Après l’échec de toutes les tentatives de révision de la Constitution et du recensement de la population, J. Kabila qui avait déjà militarisé et verrouillé l’espace politique, s’est assuré le contrôle total de la CENI en lui confiant la charge du glissement technique. Du retour de Malu Malu à sa succession par Corneille Nangaa, tout a été mis en œuvre pour que même les deux postes réservées à la société civile soient occupés par les proches du pouvoir. A son arrivée, ce dernier déroulera à la perfection le plan de glissement indéfini concocté par la MP, en l’enrobant d’une chape de fausses exigences techniques. Dans une belle analyse de septembre 2016, Alain-Joseph Lomandja Lomema, expert en matière électorale, avait déjà relevé les contradictions de l’actuel président de la CENI et conclut qu’il pesait sur cette institution « un lourd soupçon  de partialité et d’instrumentalisation politicienne. »[7]
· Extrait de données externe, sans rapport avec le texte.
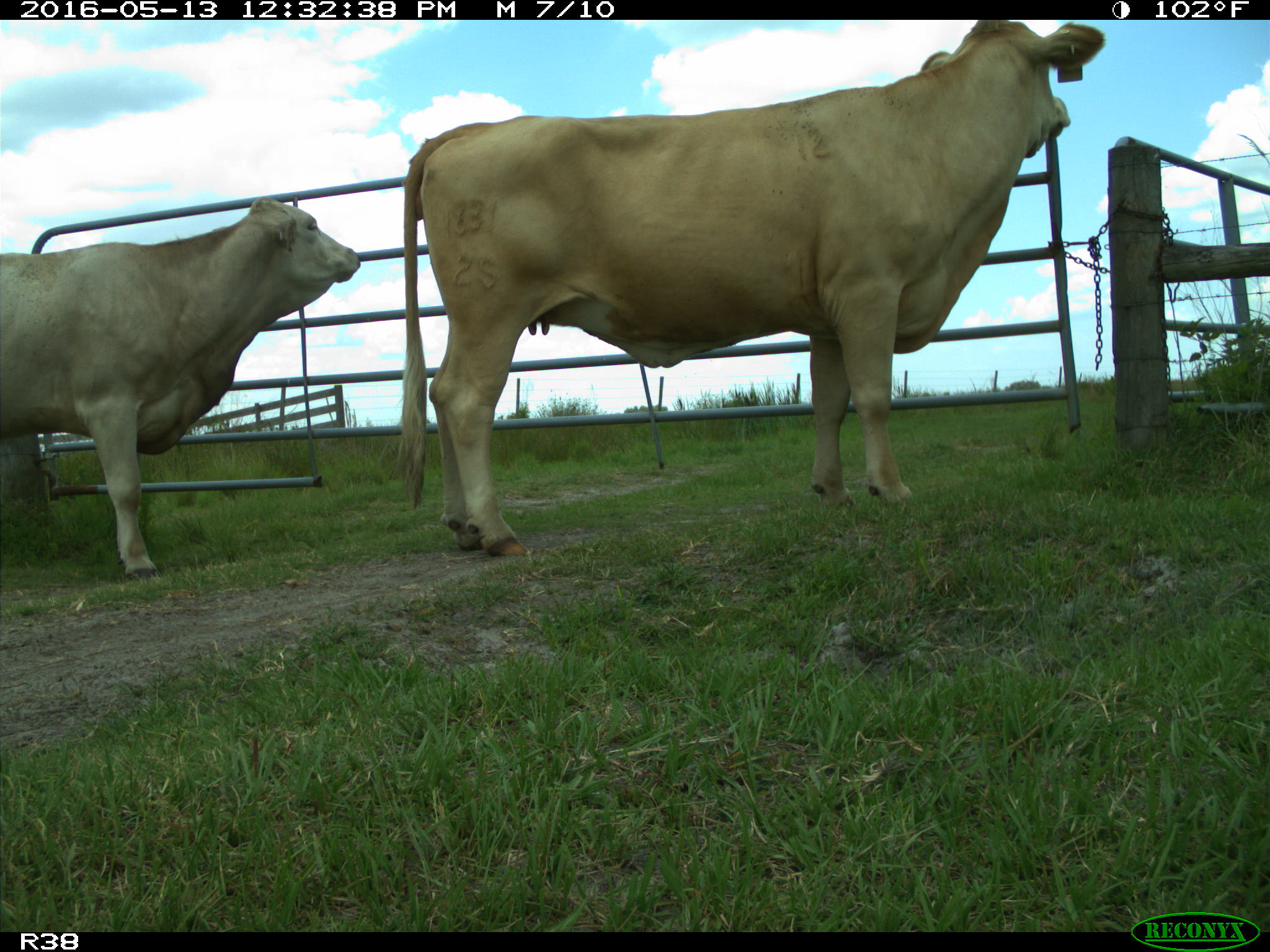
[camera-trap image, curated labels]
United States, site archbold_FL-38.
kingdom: Animalia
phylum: Chordata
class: Mammalia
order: Artiodactyla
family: Bovidae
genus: Bos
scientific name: Bos taurus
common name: domestic cow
Nangaa réussira le coup du plus long appel d’offre internationale pour les kits d’enrôlement des électeurs, de la plus longue livraison des kits (6mois au lieu de 45 à 60 jours comme par le passé) et du plus long processus d’enrôlement des électeurs (plus de 23 mois), avant de sortir de son chapeau de magicien les 504 jours supplémentaires. Tout cela, sans publication du calendrier électoral ou simple chronogramme. Ainsi, d’organe technique, la CENI est devenue le stratège le plus efficace du pouvoir pour une glissade sans fin. Corneille Nangaa n’a même plus honte de se dire « Peugeot 504 ou 700 », en référence au nombre des jours qu’il prétend nécessaires pour l’organisation des élections. Parallèlement, se prépare un referendum destiné à élaguer de la Constitution tous les obstacles vers un règne sans limites. « Des observateurs ne cessaient de s’interroger, lundi 28 septembre, sur l’opportunité de cette législation dont la préparation intervient neuf ans après la promulgation de la Constitution et quatorze mois avant l’expiration du second et dernier mandat de « Joseph Kabila ».                                                                    Tout commence le 30 juillet de l’année en cours lorsque les députés nationaux Lucain Kasongo Mwadiamvita et Simplice Ilunga Monga, membres de la majorité présidentielle (MP), transmettent au président de l’Assemblée nationale, Aubin Minaku, la «proposition de loi réécrite et approuvée par le bureau d’études.»[8]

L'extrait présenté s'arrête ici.